Can't get a simple model (tabular) to learn - probably missing something

ronlut · December 13, 2018, 9:19am

Hi.
I know this seems like a random lazy call for help, but I tried to solve this literally for days (even fixed a bug during the process).
I’m a long time user of fastai (pre 1.0 version) but I came to a dead-end in this case.

I have a simple dataset containing 586 features and 1607 samples, single-labeled with a category label which is one of 6 classes.
I can’t get the learner to learn, no matter what I tried.
Using a simple RandomForest, without any optimizations, I get ~87 accuracy.
Using a neural net, I get random results (~20 validation accuracy with 6 classes)

I tried the examples from the fastai tutorials, and it indeed works. Tried with some sample data I created, and it works as well.
I don’t know what I’m missing with this dataset. I would be super grateful for anyone taking a few minutes to help me, I’m out of ideas.

Gist: https://gist.github.com/ronlut/af598fd23bdd69dae8b702aa88e9121e#file-simple-train-ipynb
x,y files to reproduce: x, y

Thank you very very much!

ronlut · January 29, 2019, 11:04am

More than a month after I posted this, I’m still having the same problem, which is, unfortunately, preventing me from using fastai in our project as all our data looks like the data I posted here.
Any help will be appreciated, I really want to solve it.

Some more details:
After talking to @sgugger he suggested checking whether the batch looks ok.
I tried to do show_batch() with previous versions but it didn’t work. I tried again, with v42 and now the show_batch() and I think the data is incorrectly fed into the network.
If I understand correctly, the batch contains wrong labels for samples, meaning, somewhere in the split process something is done incorrectly, or my DataFrame is incorrect.
RandomForest works well so let’s assume the DataFrame is correct but maybe it’s formatted in a way that fastai doesn’t know to handle - index or x or y, labels list or something like that.
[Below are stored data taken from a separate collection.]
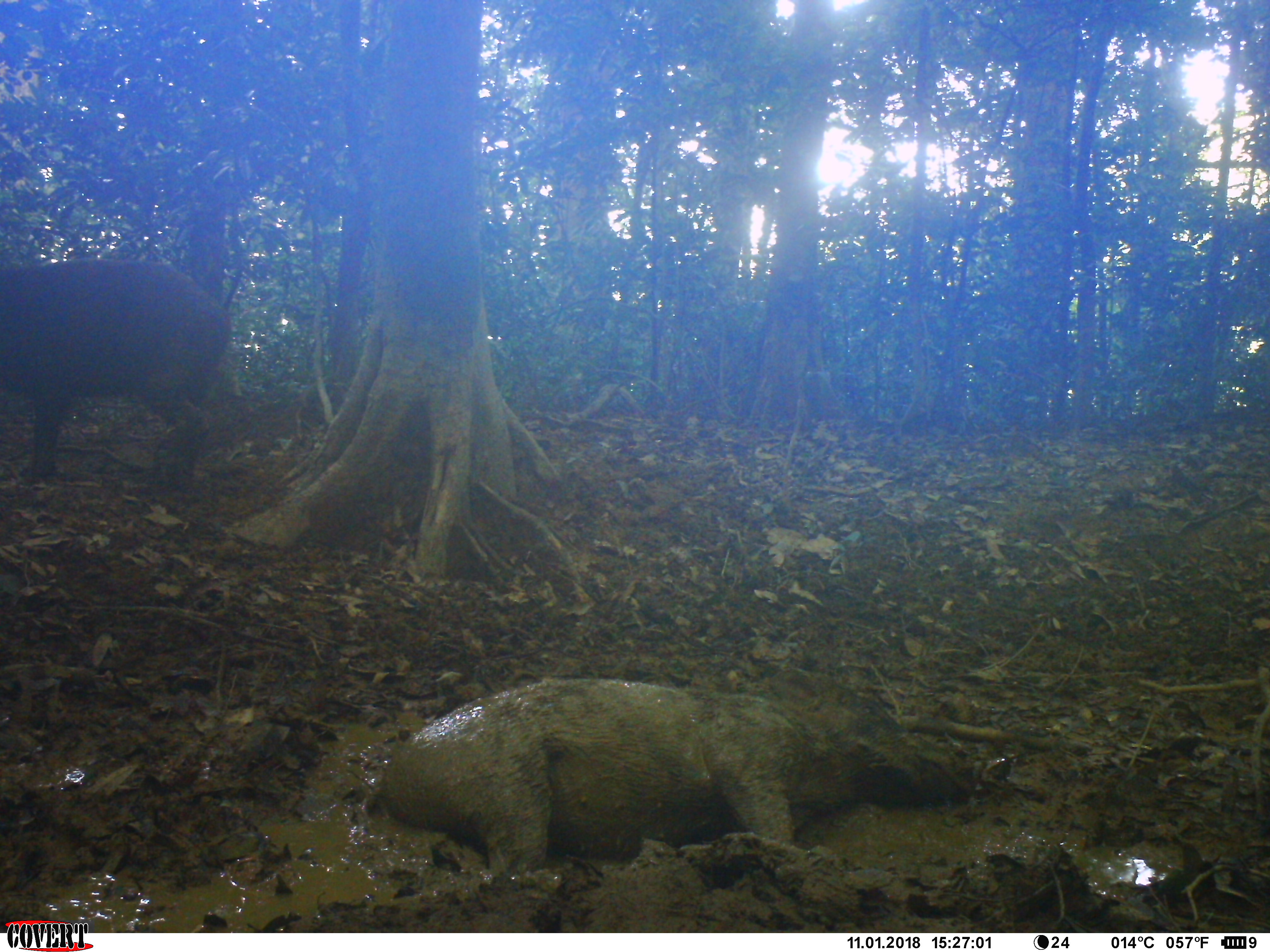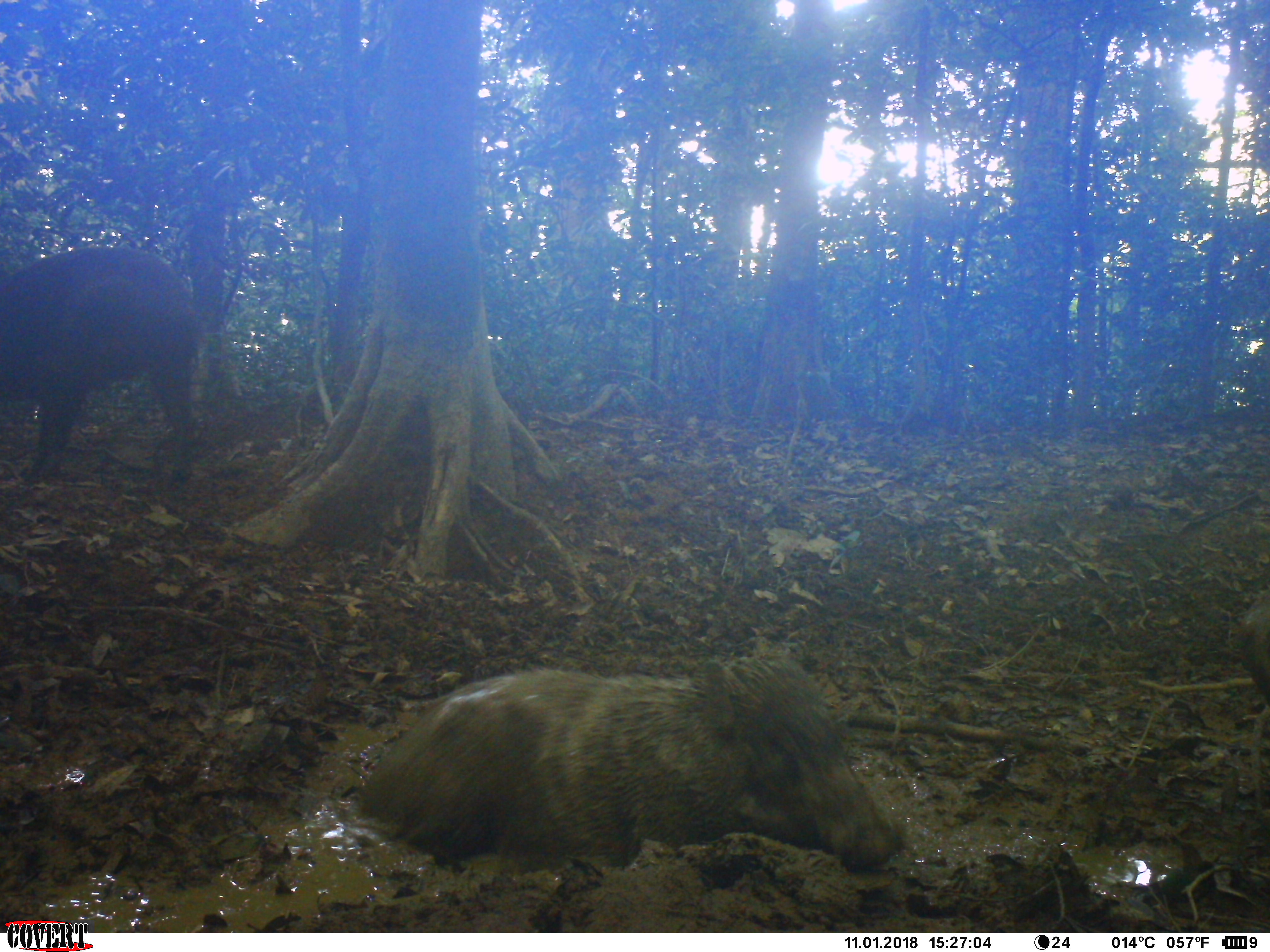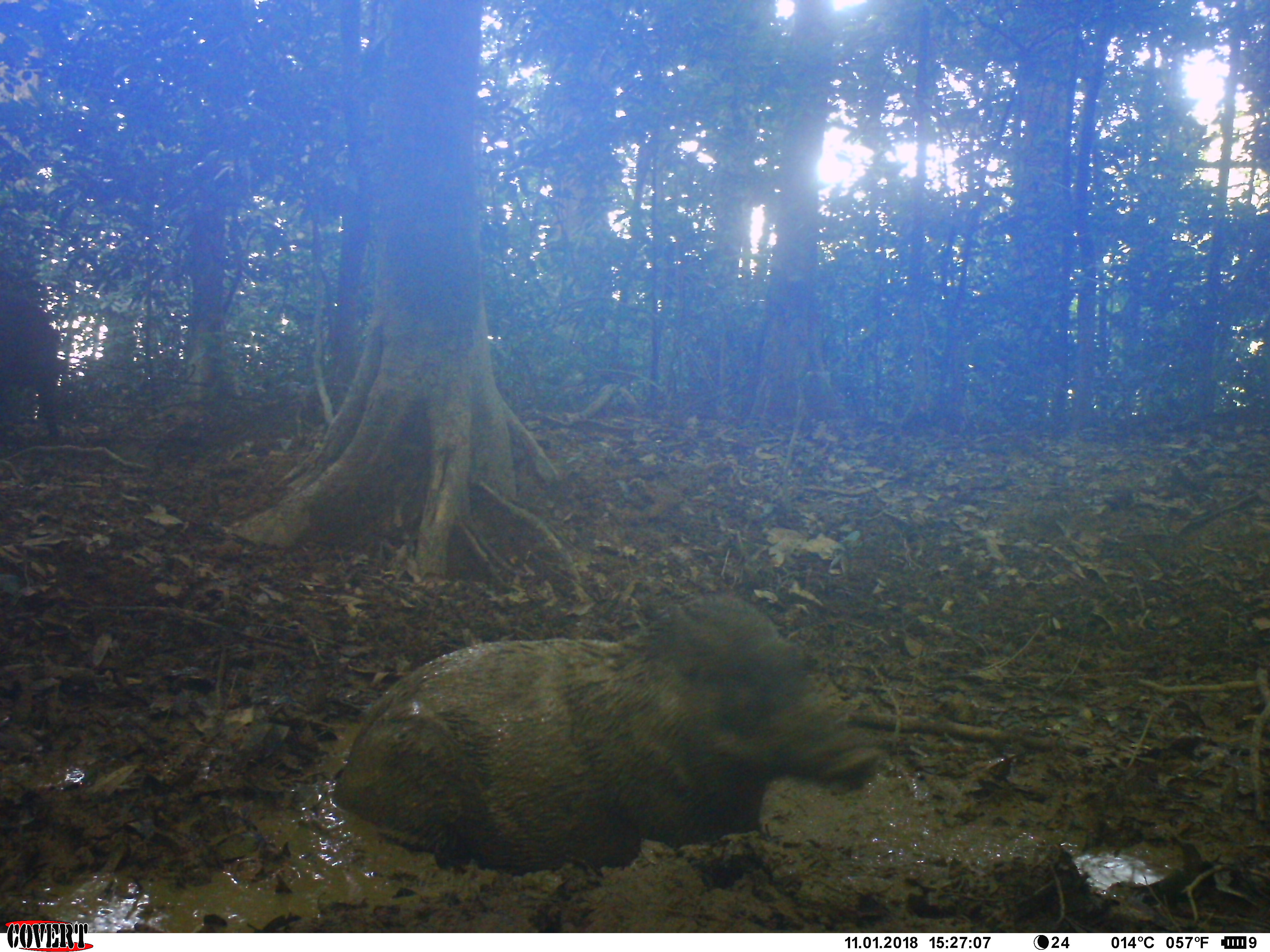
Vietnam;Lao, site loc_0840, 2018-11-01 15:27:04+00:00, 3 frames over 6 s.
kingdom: Animalia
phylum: Chordata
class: Mammalia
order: Artiodactyla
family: Suidae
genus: Sus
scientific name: Sus scrofa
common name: eurasian wild pig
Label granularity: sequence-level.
@sgugger - We talked using private messages but didn’t come to any conclusion, it would be super helpful if you could try to help me with that again, hopefully, that time we will find the root cause for that.
@jeremy Your help will be very appreciated as well

AbuFadl · January 29, 2019, 1:04pm

Check to make sure your cat/cont vars are selected correctly. Most likely, Pandas reads all your data as float. Run df.info() on your data (df is pd.read_csv(…) to see how many are selected as float/object.
I have made a quick demo of a working kernel using your data (https://www.kaggle.com/abedkhooli/fastai-586) and validation accuracy is at .94 (may not mean a lot if classes are unbalanced - did not check, but proves fastai tabular works).

sgugger · January 29, 2019, 2:42pm

I hadn’t properly looked, label_from_list used like this can’t work (and yes it’s going to label randomly your data): since you have taken a random split for the validation set, your items and labels aren’t aligned anymore. You should put your xs and ys in the same dataframe, then use label_from_df.

ronlut · January 29, 2019, 5:26pm

Ok… that’s surprising. But good we may have a direction, thanks!

I thought random_split save the original indices to be able to match the labels to it later?
Anyway, I tried with split_by_idx(list(range(100)) and I get the same results.
What is the use of the split methods if I can’t use the label methods afterwards? Do I miss something?

Regarding label_from_df, does that mean the df I’m passing to TabularList.from_df should also contain the labels?

Or, more generally, if I have x and y as in my example, what is the correct chain of methods I should use to get a proper DataBunch? That is really not clear to me.

sgugger · January 29, 2019, 5:49pm

You shouldn’t use label_from_list in any case since it’s intended for one ItemList, not an ItemLists (which is the result of your split). This is an internal method, it’s not meant to be used outside.
Yes the dataframe you pass should regroup your inputs/targets.

AbuFadl · January 29, 2019, 5:51pm

Did you check the kernel I posted above? It has the data in question and ran fine.

ronlut · January 29, 2019, 6:25pm

Thanks a lot, I didn’t see you edited the post so missed that.
I understood the problem with your and @sgugger’s kind help, so now it’s clear to me

Thanks a lot. Happy to know that was the mistake and not something more serious.
I will check that tomorrow and will update whether that solves the problem or not, I am full of hope now

Anyway, I must say, the fact that I misunderstood the whole flow and usage means something is confusing, as I spent days and days trying to figure out the problem, reading all available documentation.
I think what confused me the most:

The fact that the first line of the TabularList documentation points to ItemList documentation, and then you can see all the available methods and the 3 steps of “providing input, splitting the data, labelling the input” from which I conveniently chose from_df, then random_split_by_pct then label_from_list.
It really looks like that is the flow to go with.
ItemList vs ItemLists
The fact that label_from_list isn’t stated anywhere (could be called _label_from_list for example)

Thanks again and thanks for the great job you guys do!